Already at a minimum concentration (1 mmol / L), all three OCs significantly reduce the hydrogen content of steel, and an increase in C _OC significantly increases their efficiency.

The inventive OS at a concentration of 1 mmol / L reduces the hydrogenation of steel by 1.3 times, and at a concentration of 5 mmol / L by 1.5 times compared to the control series. OS2 showed the greatest hydrogenation inhibitory effect.

The inventive OS also exhibit a biocidal effect on CRP (Tables 1 and 2), which is especially pronounced in OS2, and to a lesser extent in OS3. The biocidal effect of the compounds results in the suppression of hydrogen sulfide genesis in a corrosive medium inoculated with CRP of the genus Desulfovibrio.

Quinone gives a protective effect of Z = 60% with microbiological corrosion at C = 1 mmol / L and Z = 83% at C = 5 mmol / L; when exposed to hydrogenation of steel samples, Z = 34% at C = 1 mmol / L, Z = 43% at C = 5 mmol / L.

Table 5
The distribution of hydrogen over the depth of steel samples after corrosion of steel samples 170 h in Postgate "B" in the presence of CRP and OS-quinone and hydroquinones at a concentration of 1.2.5 mmol / L No. ext.
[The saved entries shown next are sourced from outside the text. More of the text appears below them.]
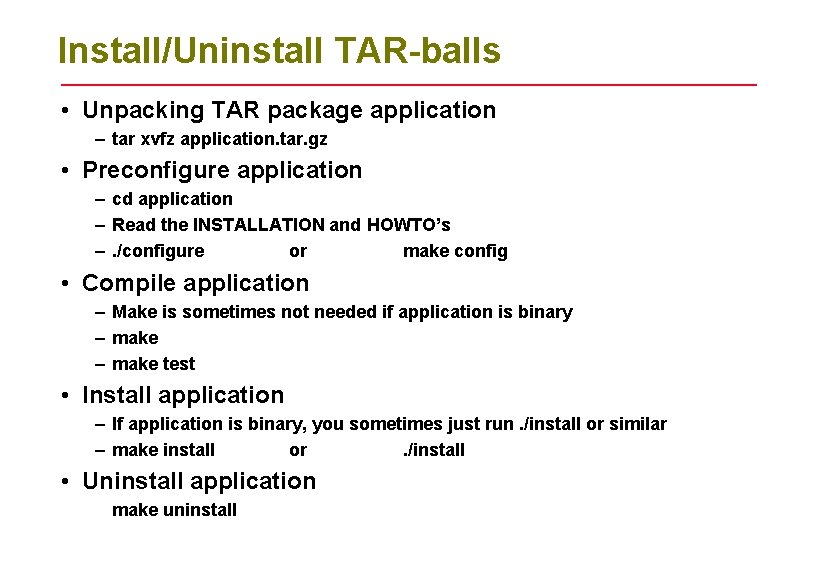 Install/Uninstall TAR-balls

• Unpacking TAR package application
– tar xvfz application.tar.gz

• Preconfigure application
– cd application
– Read the INSTALLATION and HOWTO's
– ./configure or make config

• Compile application
– Make is sometimes not needed if application is binary
– make
– make test

• Install application
– If application is binary, you sometimes just run ./install or similar
– make install or ./install

• Uninstall application
make uninstall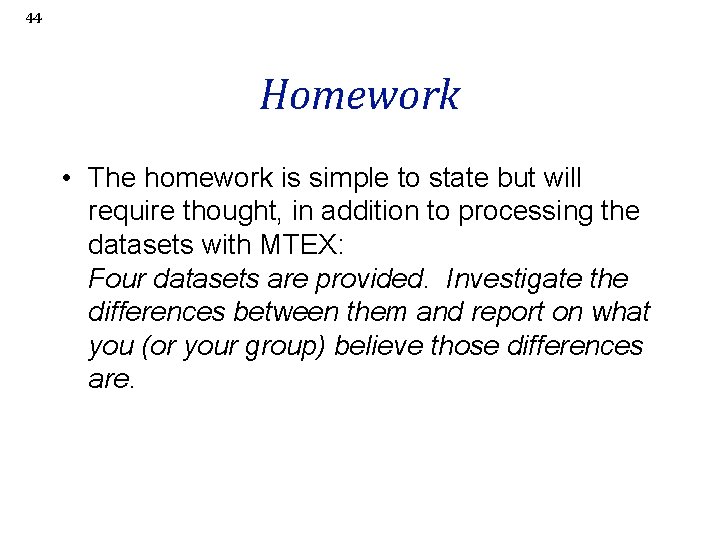 44

Homework

• The homework is simple to state but will require thought, in addition to processing the datasets with MTEX:
Four datasets are provided. Investigate the differences between them and report on what you (or your group) believe those differences are.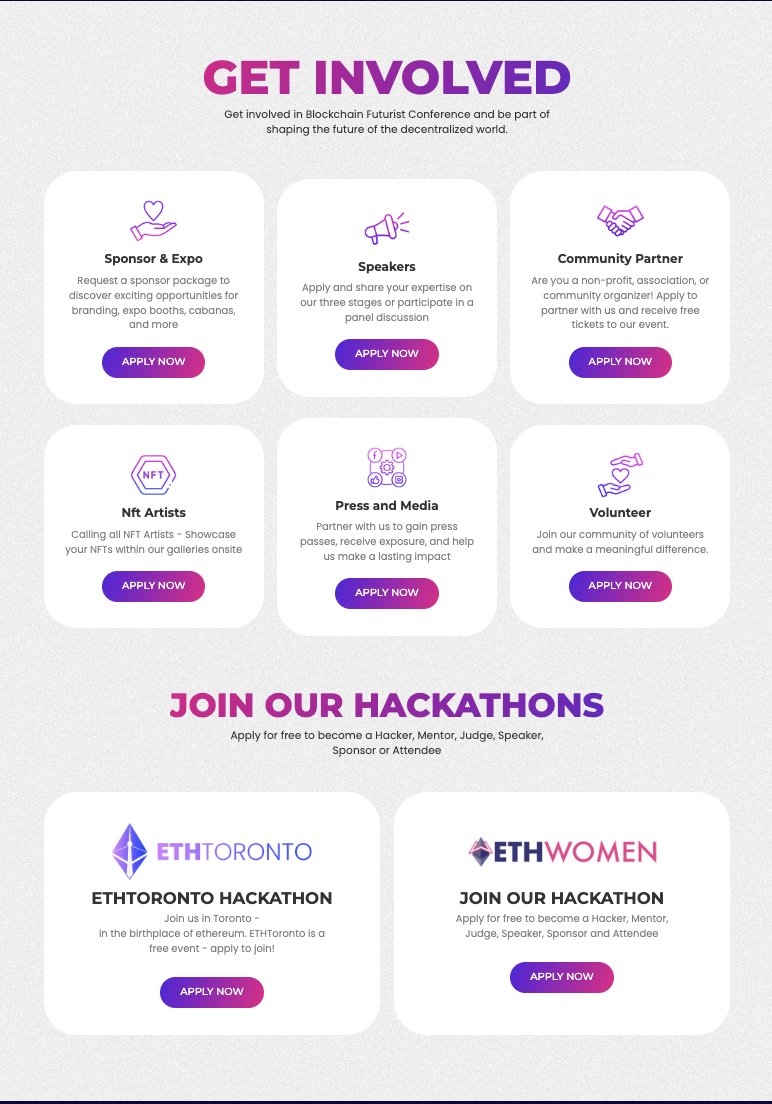 GET INVOLVED

Get involved in Blockchain Futurist Conference and be part of shaping the future of the decentralized world.

Sponsor & Expo

Request a sponsor package to discover exciting opportunities for branding, expo booths, cabanas, and more

APPLY NOW

Speakers

Apply and share your expertise on our three stages or participate in a panel discussion

APPLY NOW

Community Partner

Are you a non-profit, association, or community organizer! Apply to partner with us and receive free tickets to our event.

APPLY NOW

NFT

Nft Artists

Calling all NFT Artists - Showcase your NFTs within our galleries onsite

APPLY NOW

Press and Media

Partner with us to gain press passes, receive exposure, and help us make a lasting impact

APPLY NOW

Volunteer

Join our community of volunteers and make a meaningful difference.

APPLY NOW

JOIN OUR HACKATHONS

Apply for free to become a Hacker, Mentor, Judge, Speaker, Sponsor or Attendee

ETHTORONTO

ETHTORONTO HACKATHON

Join us in Toronto - in the birthplace of ethereum. ETHToronto is a free event - apply to join!

APPLY NOW

ETHWOMEN

JOIN OUR HACKATHON

Apply for free to become a Hacker, Mentor, Judge, Speaker, Sponsor and Attendee

APPLY NOW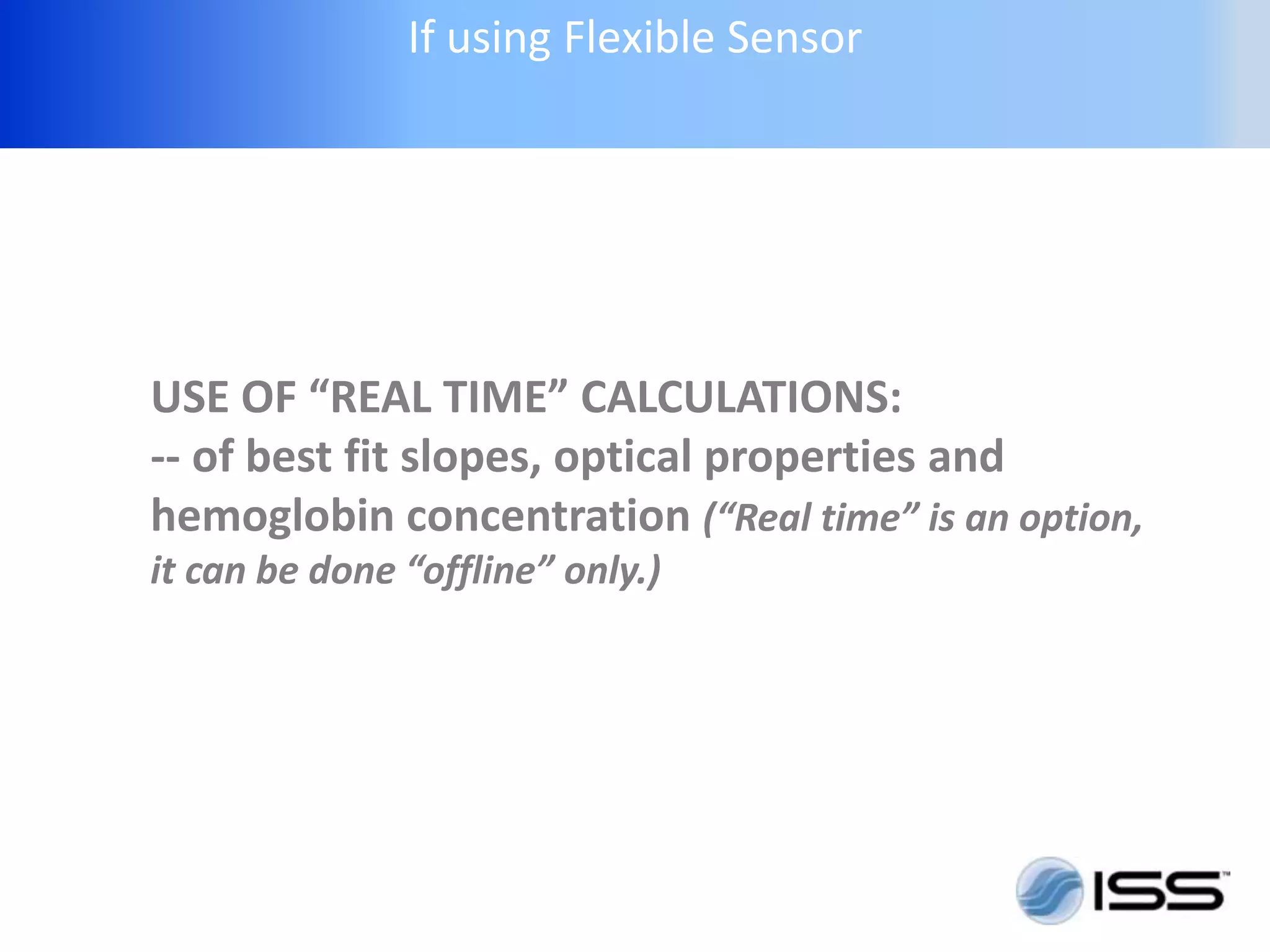 If using Flexible Sensor

USE OF “REAL TIME” CALCULATIONS:
-- of best fit slopes, optical properties and hemoglobin concentration (“Real time” is an option, it can be done “offline” only.)

ISS™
Organic compound Layer Depth δ, microns V (H ₂ ), ml / 100 g of metal, C = 1 mmol / L V (H ₂ ), ml / 100 g of metal, C = 2 mmol / L V (H ₂ ), ml / 100 g of metal, C = 5 mmol / L no additives no additives 10 22 22 22 twenty 29th 27 27 thirty 46 44 44 40 45 45 45 fifty 35 35 35 60 22 22 22 one 2,5-dibromo-1,4-hydroquinone (OS1) 10 twenty twenty twenty twenty 21 21 21 thirty 40 39 40 40 23 23 29th fifty 21 twenty 21 60 19 19 17 2 2,3-dibromo-1,4-benzoquinone (OS2) 10 19 19 16 twenty twenty 21 17 thirty 34 24 25 40 21 21 21 fifty 19 19 eighteen 60 eighteen 17 16 3 2,3-dibromo-1,4-hydroquinone (OS3) 10 22 22 22 twenty 27 27 27 thirty 44 44 42 40 34 29th 34 fifty 27 24 22 60 19 21 twenty

In microbiological corrosion, hydroquinones have a protective effect of Z = 28 ... 64% at C = 1 mmol / L and Z = 71 ... 76% at C = 5 mmol / L; when hydrogenating steel samples, Z = 13 ... 29% at C = 1 mmol / L and Z = 18 ... 35% at C = 5 mmol / L.
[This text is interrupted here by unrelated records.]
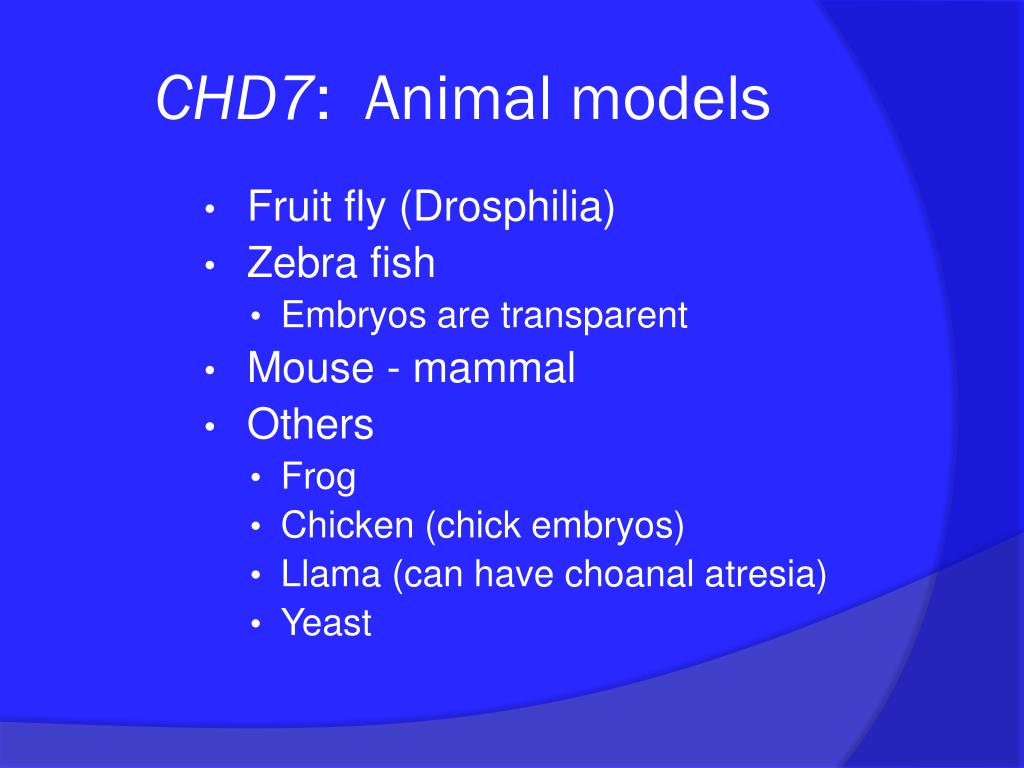 CHD7: Animal models

• Fruit fly (Drosphilia)
• Zebra fish
  • Embryos are transparent
• Mouse - mammal
• Others
  • Frog
  • Chicken (chick embryos)
  • Llama (can have choanal atresia)
  • Yeast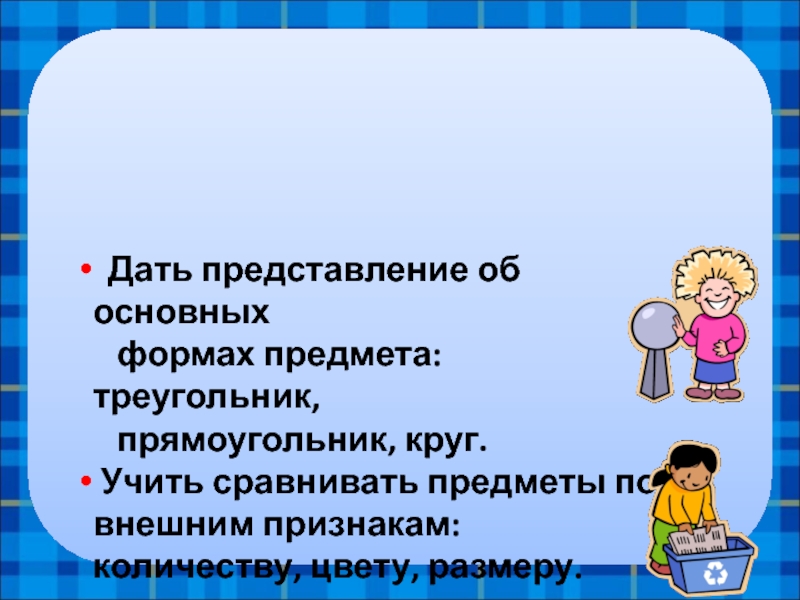 • Дать представление об основных формах предмета: треугольник, прямоугольник, круг.
• Учить сравнивать предметы по внешним признакам: количеству, цвету, размеру.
The inventive quinone and hydroquinones according to their protective effect in corrosion and hydrogenation in microbiological corrosion can be arranged in the series: OS2> OS1> OS3.

Information sources

1. Beloglazov S.M. Hydrogenation during electrochemical processes. - L .: publishing house of Leningrad State University, 1975 .-- 410 p.
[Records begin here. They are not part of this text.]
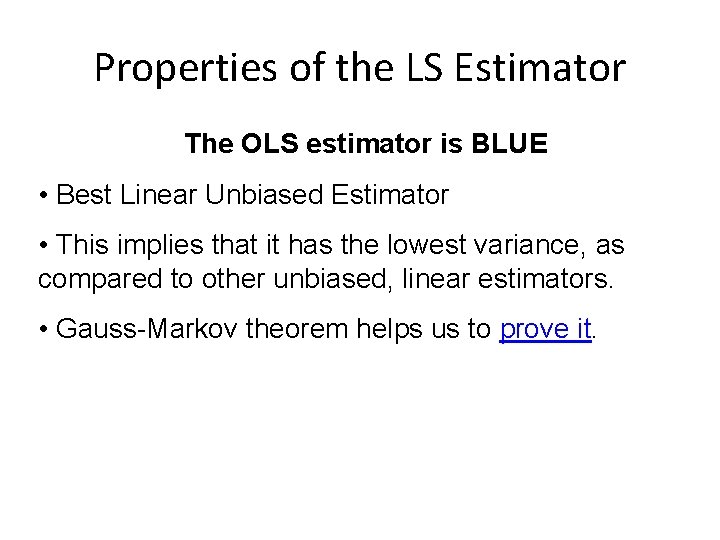 Properties of the LS Estimator

The OLS estimator is BLUE

• Best Linear Unbiased Estimator

• This implies that it has the lowest variance, as compared to other unbiased, linear estimators.

• Gauss-Markov theorem helps us to prove it.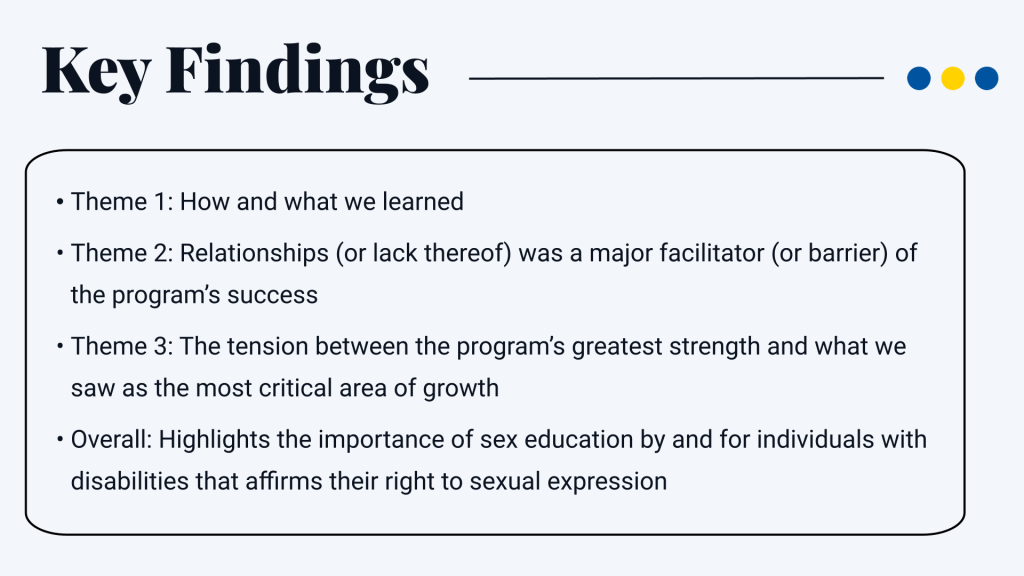 Key Findings

• Theme 1: How and what we learned

• Theme 2: Relationships (or lack thereof) was a major facilitator (or barrier) of the program's success

• Theme 3: The tension between the program's greatest strength and what we saw as the most critical area of growth

• Overall: Highlights the importance of sex education by and for individuals with disabilities that affirms their right to sexual expression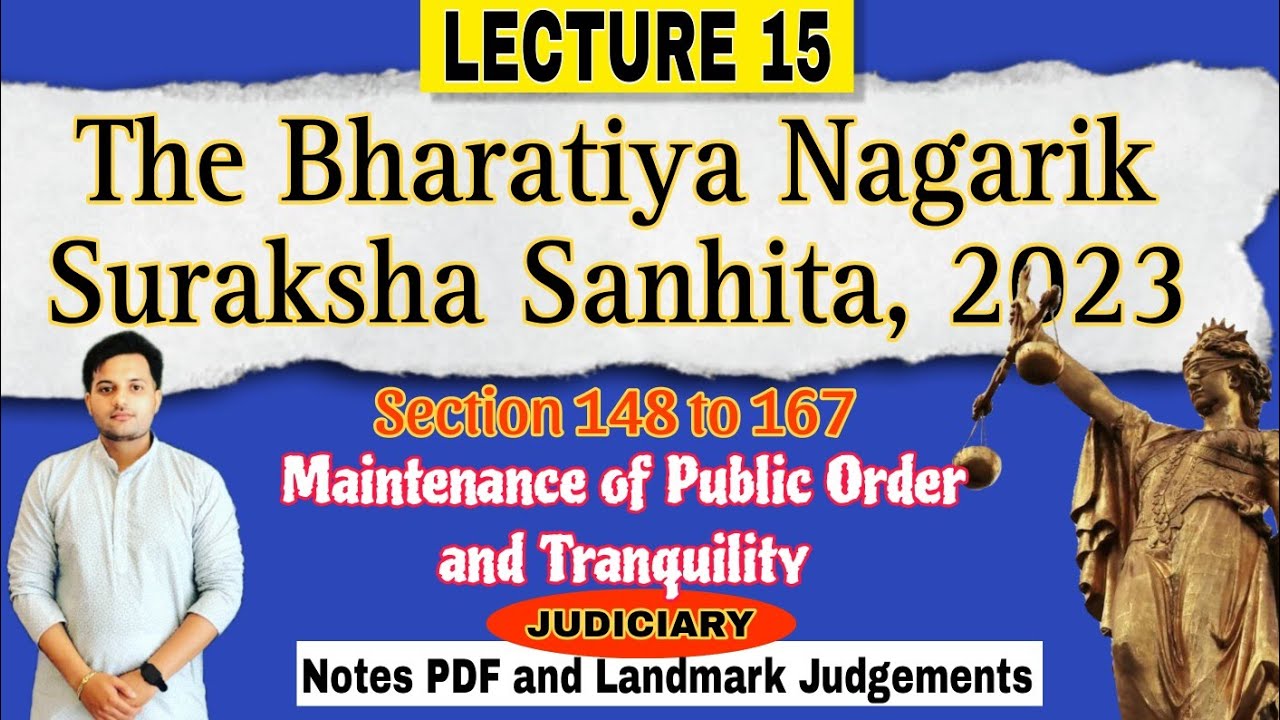 LECTURE 15

The Bharatiya Nagarik Suraksha Sanhita, 2023

Section 148 to 167

Maintenance of Public Order and Tranquility

JUDICIARY

Notes PDF and Landmark Judgements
2. Beloglazov S.M. Electrochemical hydrogen and metals. Behavior, struggle with embrittlement. Monograph. Kaliningrad: KSU publishing house, 2004 .-- 321 p.

3. Beloglazov S. M. On the determination of hydrogen in steel by the method of anodic dissolution. - Head. lab. - 1961. - T.27 - S.1468 - 1469.

Claims (1)

A method of protecting steel from corrosion and hydrogenation in aqueous-salt media containing sulfate-reducing bacteria, comprising introducing into the medium an aqueous-alcoholic solution of a chemical reagent-bactericide, characterized in that quinone 2,3-dibromo-1 is used as a chemical reagent-bactericide 4-benzoquinone or hydroquinone 2,5-dibromo-1,4-hydroquinone and 2,3-dibromo-1,4-hydroquinone in an amount of 1-5 mmol / l of the General formula:

where R ¹ = R ² = Br

where R ¹ = R ³ = Br or R ¹ = R ² = Br.